• The exercise
Pick up the lesson on joy after its last sentence and write what comes next.

• Excerpt
__________
Sunday, May 18, 2008

Today's Lesson

"Joyful, joyful, we adore Thee, God of glory, Lord of love;
Hearts unfold like flowers before Thee, opening to the sun above.
Melt the clouds of sin and sadness; drive the dark of doubt away;
Giver of immortal gladness, fill us with the light of day!"

On Joy

This morning in class, it was all about joy. Finding true joy, fighting for real joy, and teaching people to search for true joy. The fact of the matter is that real faith and real joy are linked inextricably. You can't separate them. Faith without joy is like the sun being out but it still being dark. When faith is real and true and Christ-centered, it produces the best kind of joy.

That is why it incumbent upon us to heap up large amounts of joy. We ought to always be in pursuit of joy. And finding that joy means removing the things that prevent us from seeing God the way we ought to do it. The thing we didn't touch a lot on today is the fact that God is the giver of joy; and we must recognize that all our work to find joy is actually done with the strength of God working in us.

That's why I like the words to the hymn "Joyful, Joyful, We Adore Thee." It's set to the music of Beethoven's "Ode to Joy." Listen to what he says in the last two lines of the first verse.

"Melt the clouds of sin and sadness." - It's sin that keeps us from the joy that faith brings, and it's only God who can purge of us that sin, melting those clouds away.

"Giver of immortal gladness, fill us with the light of day." - God is the only one who can give true, lasting joy, and that joy comes from being able to see him better; hence the need for more light.

Spend some time meditating on the fight for joy this week, and start stalking it, like a lion stalks his prey. Make the pursuit of real, lasting joy, your main pursuit.'

Finally, a quote from our man C.S. Lewis on joy and the pursuit of it:

"(O)ur Lord finds our desires not too strong, but too weak. We are half-hearted creatures, fooling about with drink sex and ambition when infinite joy is offered us, like an ignorant child who wants to go on making mud pies in a slum because he cannot imagine what is meant by the offer of a holiday at the sea. We are far too easily pleased."

Pursue the right kind of joy, the living water, drank from cisterns that will not break.
__________
• Listing

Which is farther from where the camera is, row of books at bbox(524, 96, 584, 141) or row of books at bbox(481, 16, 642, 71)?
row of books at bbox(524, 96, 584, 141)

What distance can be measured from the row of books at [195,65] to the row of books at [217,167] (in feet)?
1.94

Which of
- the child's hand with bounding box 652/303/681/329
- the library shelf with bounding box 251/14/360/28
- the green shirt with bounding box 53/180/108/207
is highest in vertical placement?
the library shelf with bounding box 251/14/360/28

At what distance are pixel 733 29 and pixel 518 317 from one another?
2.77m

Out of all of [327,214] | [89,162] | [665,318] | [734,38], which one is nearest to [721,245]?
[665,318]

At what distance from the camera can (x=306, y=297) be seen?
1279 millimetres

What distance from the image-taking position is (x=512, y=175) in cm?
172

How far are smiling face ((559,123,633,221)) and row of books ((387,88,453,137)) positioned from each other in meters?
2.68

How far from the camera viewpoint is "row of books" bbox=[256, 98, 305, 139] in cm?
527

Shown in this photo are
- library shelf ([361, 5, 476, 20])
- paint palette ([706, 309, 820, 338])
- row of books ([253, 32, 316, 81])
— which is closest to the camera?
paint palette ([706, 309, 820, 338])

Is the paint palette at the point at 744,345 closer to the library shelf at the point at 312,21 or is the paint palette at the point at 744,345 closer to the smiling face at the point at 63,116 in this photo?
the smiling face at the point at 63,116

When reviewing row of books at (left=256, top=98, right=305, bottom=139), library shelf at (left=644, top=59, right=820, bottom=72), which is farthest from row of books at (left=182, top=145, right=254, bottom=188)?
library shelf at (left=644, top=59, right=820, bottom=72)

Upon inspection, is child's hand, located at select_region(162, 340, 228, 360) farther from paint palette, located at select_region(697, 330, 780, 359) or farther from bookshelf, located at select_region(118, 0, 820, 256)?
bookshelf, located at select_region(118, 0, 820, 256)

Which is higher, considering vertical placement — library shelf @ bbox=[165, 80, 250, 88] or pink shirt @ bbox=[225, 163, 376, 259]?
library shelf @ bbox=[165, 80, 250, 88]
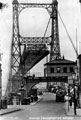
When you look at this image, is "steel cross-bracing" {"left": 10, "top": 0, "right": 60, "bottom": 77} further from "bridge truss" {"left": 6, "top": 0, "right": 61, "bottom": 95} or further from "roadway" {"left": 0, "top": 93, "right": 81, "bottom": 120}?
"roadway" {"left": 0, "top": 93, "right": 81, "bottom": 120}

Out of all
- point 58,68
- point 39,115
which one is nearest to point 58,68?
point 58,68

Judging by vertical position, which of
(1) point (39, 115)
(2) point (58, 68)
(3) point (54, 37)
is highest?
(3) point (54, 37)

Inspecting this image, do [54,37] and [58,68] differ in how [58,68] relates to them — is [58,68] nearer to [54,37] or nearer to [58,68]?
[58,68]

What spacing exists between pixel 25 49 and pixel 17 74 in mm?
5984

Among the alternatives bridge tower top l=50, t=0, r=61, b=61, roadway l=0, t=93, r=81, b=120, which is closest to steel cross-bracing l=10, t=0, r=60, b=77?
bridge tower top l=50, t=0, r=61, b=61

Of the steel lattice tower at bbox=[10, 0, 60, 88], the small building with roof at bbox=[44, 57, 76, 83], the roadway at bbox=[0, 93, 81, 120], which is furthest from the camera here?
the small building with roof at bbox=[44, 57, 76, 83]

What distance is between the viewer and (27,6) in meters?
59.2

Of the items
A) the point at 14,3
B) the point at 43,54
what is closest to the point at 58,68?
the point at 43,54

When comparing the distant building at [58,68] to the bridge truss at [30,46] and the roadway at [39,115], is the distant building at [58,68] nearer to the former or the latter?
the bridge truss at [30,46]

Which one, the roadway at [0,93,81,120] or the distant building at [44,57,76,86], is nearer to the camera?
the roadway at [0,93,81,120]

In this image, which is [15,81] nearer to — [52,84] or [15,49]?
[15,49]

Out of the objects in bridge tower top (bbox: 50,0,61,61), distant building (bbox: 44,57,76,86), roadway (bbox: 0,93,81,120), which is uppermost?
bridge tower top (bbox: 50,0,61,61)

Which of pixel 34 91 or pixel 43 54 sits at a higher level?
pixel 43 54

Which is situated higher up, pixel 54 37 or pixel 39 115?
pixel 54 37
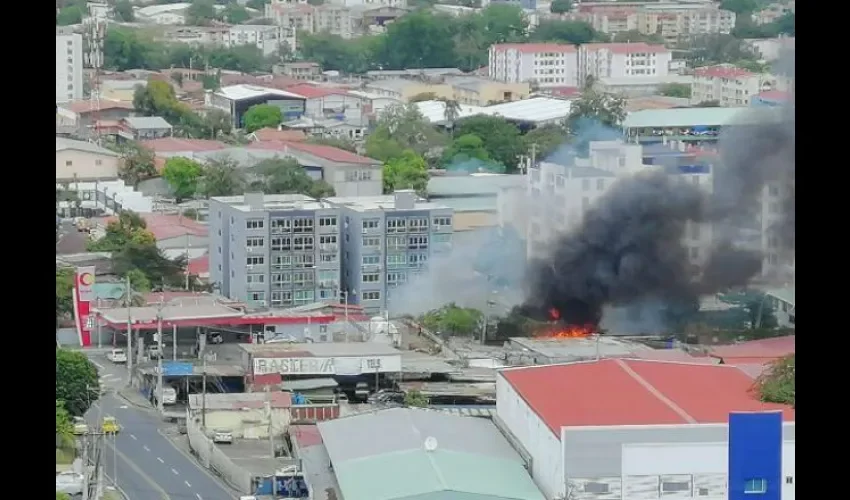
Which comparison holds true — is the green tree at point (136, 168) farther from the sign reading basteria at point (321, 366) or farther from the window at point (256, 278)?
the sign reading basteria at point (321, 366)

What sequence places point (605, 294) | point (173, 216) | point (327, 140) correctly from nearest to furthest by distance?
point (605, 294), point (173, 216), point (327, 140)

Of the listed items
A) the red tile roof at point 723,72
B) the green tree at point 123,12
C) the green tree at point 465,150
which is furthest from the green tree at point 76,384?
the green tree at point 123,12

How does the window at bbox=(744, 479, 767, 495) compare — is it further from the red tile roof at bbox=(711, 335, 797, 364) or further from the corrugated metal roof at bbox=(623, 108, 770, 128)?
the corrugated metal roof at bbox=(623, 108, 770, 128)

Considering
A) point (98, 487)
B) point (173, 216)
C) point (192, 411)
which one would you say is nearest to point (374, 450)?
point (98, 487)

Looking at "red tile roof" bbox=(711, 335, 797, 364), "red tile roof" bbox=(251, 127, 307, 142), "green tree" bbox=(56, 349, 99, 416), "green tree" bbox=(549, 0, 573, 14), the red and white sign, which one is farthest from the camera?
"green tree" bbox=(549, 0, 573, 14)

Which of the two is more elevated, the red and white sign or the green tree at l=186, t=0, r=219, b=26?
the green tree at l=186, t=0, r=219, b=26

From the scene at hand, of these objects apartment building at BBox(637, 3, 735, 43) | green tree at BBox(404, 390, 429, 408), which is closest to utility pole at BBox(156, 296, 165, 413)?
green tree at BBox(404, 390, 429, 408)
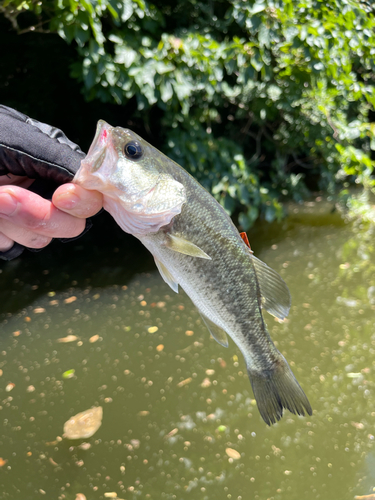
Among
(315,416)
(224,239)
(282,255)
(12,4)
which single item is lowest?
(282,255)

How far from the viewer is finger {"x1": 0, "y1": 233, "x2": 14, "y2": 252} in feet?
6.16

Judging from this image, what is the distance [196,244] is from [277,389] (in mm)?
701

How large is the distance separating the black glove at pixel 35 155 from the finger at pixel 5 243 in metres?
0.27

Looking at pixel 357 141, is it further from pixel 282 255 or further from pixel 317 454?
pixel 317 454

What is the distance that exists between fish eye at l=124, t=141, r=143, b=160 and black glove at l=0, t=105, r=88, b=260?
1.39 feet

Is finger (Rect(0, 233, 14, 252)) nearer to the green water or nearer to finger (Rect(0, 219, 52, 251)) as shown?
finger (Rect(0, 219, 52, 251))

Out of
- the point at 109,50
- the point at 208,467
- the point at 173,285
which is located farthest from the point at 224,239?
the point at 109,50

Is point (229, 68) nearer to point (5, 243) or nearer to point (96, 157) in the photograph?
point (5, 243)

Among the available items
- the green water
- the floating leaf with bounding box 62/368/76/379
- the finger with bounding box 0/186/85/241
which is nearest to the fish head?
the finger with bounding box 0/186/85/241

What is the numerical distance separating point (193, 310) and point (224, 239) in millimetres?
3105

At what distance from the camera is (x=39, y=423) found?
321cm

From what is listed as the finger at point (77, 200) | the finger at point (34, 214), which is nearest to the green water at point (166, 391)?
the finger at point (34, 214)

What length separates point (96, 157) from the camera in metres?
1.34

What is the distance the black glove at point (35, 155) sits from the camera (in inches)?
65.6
__________
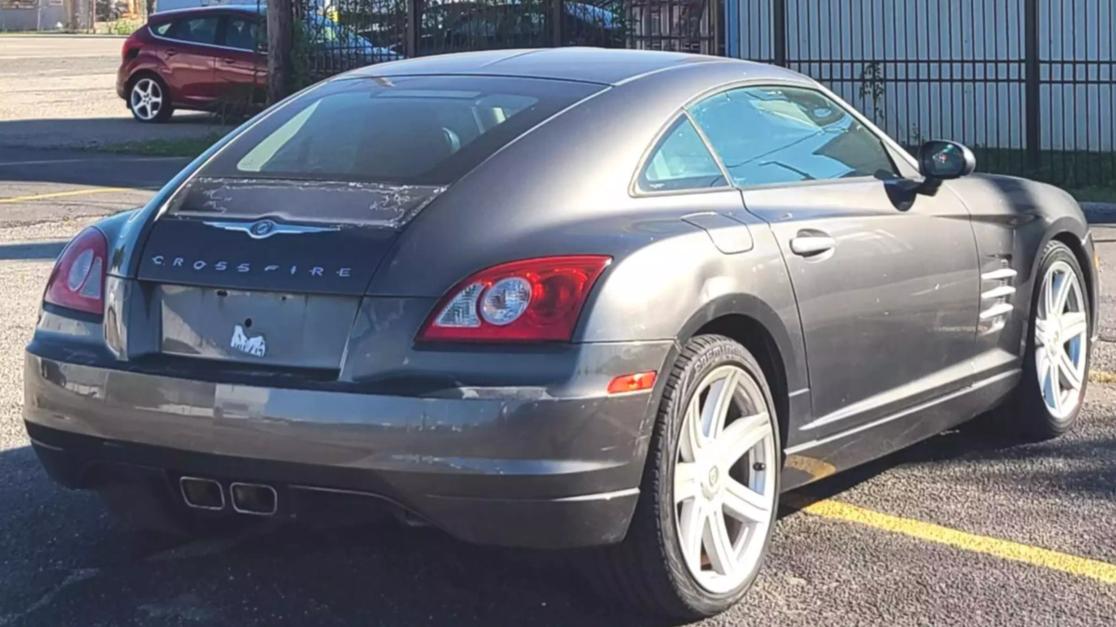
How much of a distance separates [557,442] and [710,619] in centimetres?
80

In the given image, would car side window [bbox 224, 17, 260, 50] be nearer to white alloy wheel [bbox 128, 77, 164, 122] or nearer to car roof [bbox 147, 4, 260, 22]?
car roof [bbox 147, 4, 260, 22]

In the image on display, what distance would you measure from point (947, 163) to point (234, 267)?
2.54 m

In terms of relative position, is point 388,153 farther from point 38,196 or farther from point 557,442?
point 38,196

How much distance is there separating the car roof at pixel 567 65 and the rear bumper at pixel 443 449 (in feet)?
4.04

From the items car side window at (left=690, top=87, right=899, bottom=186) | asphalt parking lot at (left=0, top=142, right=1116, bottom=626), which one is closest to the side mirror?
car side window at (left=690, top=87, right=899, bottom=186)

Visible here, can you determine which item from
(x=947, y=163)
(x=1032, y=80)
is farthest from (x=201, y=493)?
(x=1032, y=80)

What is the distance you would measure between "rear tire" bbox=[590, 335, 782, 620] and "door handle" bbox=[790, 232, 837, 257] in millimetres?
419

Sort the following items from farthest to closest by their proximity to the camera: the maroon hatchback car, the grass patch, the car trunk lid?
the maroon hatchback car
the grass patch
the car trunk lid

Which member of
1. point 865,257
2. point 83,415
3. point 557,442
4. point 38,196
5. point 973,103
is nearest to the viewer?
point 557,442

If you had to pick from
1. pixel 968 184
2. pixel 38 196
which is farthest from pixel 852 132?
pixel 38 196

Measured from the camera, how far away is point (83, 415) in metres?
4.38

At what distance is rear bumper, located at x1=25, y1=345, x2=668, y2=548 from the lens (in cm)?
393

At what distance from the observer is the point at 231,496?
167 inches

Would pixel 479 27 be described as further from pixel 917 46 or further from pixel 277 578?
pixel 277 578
__________
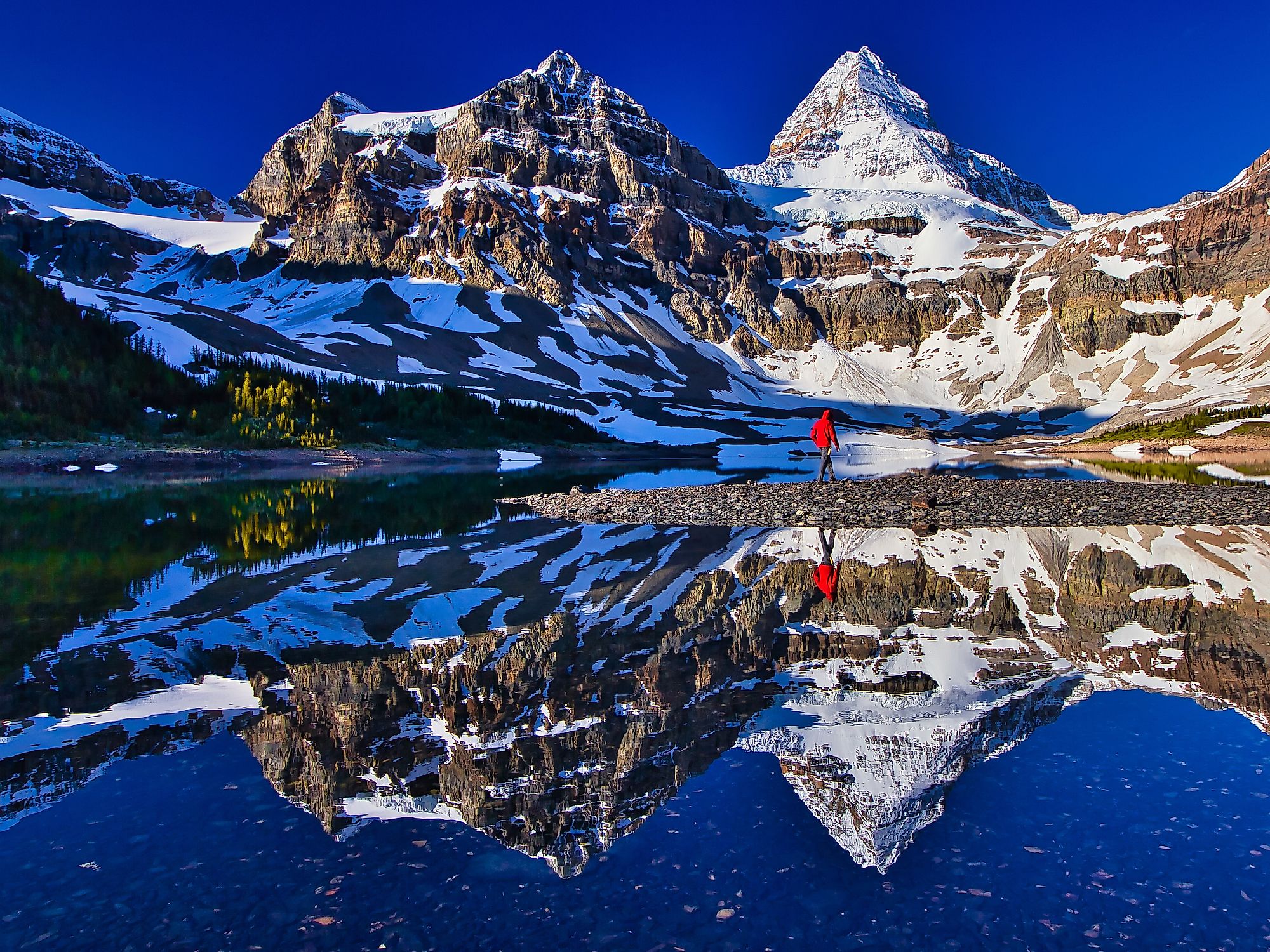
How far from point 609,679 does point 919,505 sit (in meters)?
__________
• Task result
If you have any questions about what we talked about today, please feel free to post them, and we'll discuss them. Have a good week.


Juliet said...

Okay, so I was thinking on this idea of being joyful about obedience. As Wade said, the idea of being all "yay, I'm not allowed to gossip!" is kind of strange.

My thought was that I am a lot more joyful about obedience now than I was when I was younger. Maybe that's because I've seen more consequences of disobedience now than I had before? When I was younger, I either didn't understand the consequences or didn't care. Now I both understand and care. Just a thought?

Now, a question.. if that's true, how can we be better at getting this across to our youth and our children? More testimonies? More honesty with them? More communication about our own hard times and consequences.

Okay, rambling now...


Wade Phillips said...

Okay, looks like no one else is going to chime in, so I will.

I really think that when Reed gets older, I'm going to try to be pretty honest with him about some of the sinful things I've done, and what the painful consequences of those things are.

Sometimes I think we're afraid to talk about sins we've committed because we think it will make our kids feel like it's all right if they do it. But if they knew the trouble most of my sins caused me, maybe they wouldn't.

Let me add this: I don't think our kids can really understand the pleasure of righteousness until they have regenerated hearts and minds. A dead, unsaved person will never see righteousness and more pleasurable than evil. It just ain't gonna happen. They have darkened understanding and hard hearts.

Come to think of it, that's kind of what our Sunday School lesson is about this Sunday.

Juliet said...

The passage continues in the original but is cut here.